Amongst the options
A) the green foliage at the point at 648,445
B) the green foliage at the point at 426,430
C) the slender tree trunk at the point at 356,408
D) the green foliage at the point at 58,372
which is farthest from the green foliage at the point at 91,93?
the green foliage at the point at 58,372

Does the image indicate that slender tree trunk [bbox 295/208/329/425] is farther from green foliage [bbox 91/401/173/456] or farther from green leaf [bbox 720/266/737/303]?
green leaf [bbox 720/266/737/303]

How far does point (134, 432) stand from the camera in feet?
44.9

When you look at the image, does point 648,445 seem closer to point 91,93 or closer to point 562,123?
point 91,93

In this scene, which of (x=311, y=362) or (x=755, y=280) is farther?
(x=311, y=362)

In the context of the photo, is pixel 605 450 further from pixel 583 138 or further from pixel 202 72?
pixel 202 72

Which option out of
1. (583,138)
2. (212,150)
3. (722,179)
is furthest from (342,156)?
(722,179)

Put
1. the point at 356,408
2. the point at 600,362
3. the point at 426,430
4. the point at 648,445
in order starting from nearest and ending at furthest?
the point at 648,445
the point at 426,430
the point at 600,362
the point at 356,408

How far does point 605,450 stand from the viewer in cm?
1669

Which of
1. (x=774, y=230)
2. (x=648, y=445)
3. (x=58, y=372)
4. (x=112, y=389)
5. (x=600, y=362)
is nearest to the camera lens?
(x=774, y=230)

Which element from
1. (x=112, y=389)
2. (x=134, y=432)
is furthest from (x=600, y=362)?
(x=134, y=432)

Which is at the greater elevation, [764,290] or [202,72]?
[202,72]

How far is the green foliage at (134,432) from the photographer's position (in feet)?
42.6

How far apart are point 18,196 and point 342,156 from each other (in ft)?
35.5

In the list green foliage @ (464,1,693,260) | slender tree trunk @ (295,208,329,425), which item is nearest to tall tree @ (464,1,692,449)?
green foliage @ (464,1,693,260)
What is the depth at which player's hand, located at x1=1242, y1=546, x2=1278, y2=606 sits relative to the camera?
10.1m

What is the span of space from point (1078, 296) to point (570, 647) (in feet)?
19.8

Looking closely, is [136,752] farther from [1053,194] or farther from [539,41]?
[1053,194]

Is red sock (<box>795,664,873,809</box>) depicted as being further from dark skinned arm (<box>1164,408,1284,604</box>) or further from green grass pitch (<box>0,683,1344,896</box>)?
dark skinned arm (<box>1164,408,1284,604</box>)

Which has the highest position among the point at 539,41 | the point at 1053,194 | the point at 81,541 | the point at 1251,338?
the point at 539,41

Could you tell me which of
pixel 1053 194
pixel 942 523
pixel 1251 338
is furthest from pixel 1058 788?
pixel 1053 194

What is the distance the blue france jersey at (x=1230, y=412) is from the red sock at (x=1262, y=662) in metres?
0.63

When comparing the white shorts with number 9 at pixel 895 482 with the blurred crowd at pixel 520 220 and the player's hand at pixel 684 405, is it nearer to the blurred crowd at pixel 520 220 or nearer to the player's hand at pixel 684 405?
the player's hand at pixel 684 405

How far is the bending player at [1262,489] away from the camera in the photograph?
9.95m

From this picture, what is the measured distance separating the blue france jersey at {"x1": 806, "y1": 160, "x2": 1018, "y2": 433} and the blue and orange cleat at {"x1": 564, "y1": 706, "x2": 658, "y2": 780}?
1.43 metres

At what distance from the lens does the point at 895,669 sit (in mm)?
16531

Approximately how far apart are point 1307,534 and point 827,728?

——

_What is being asked_
Render the records above as a Markdown table with columns "No." and "Record line", numbering each row and leaving out blank lines. Include only the lines from the one holding "When comparing the" through the end of the records, both ends included.

_Worked answer_
| No. | Record line |
|---|---|
| 1 | When comparing the white shorts with number 9 at pixel 895 482 with the blurred crowd at pixel 520 220 and the player's hand at pixel 684 405, is it nearer to the blurred crowd at pixel 520 220 or nearer to the player's hand at pixel 684 405? |
| 2 | the player's hand at pixel 684 405 |
| 3 | How far is the bending player at [1262,489] away from the camera in the photograph? |
| 4 | 9.95m |
| 5 | From this picture, what is the measured distance separating the blue france jersey at {"x1": 806, "y1": 160, "x2": 1018, "y2": 433} and the blue and orange cleat at {"x1": 564, "y1": 706, "x2": 658, "y2": 780}? |
| 6 | 1.43 metres |
| 7 | At what distance from the lens does the point at 895,669 sit (in mm)? |
| 8 | 16531 |
| 9 | Approximately how far apart are point 1307,534 and point 827,728? |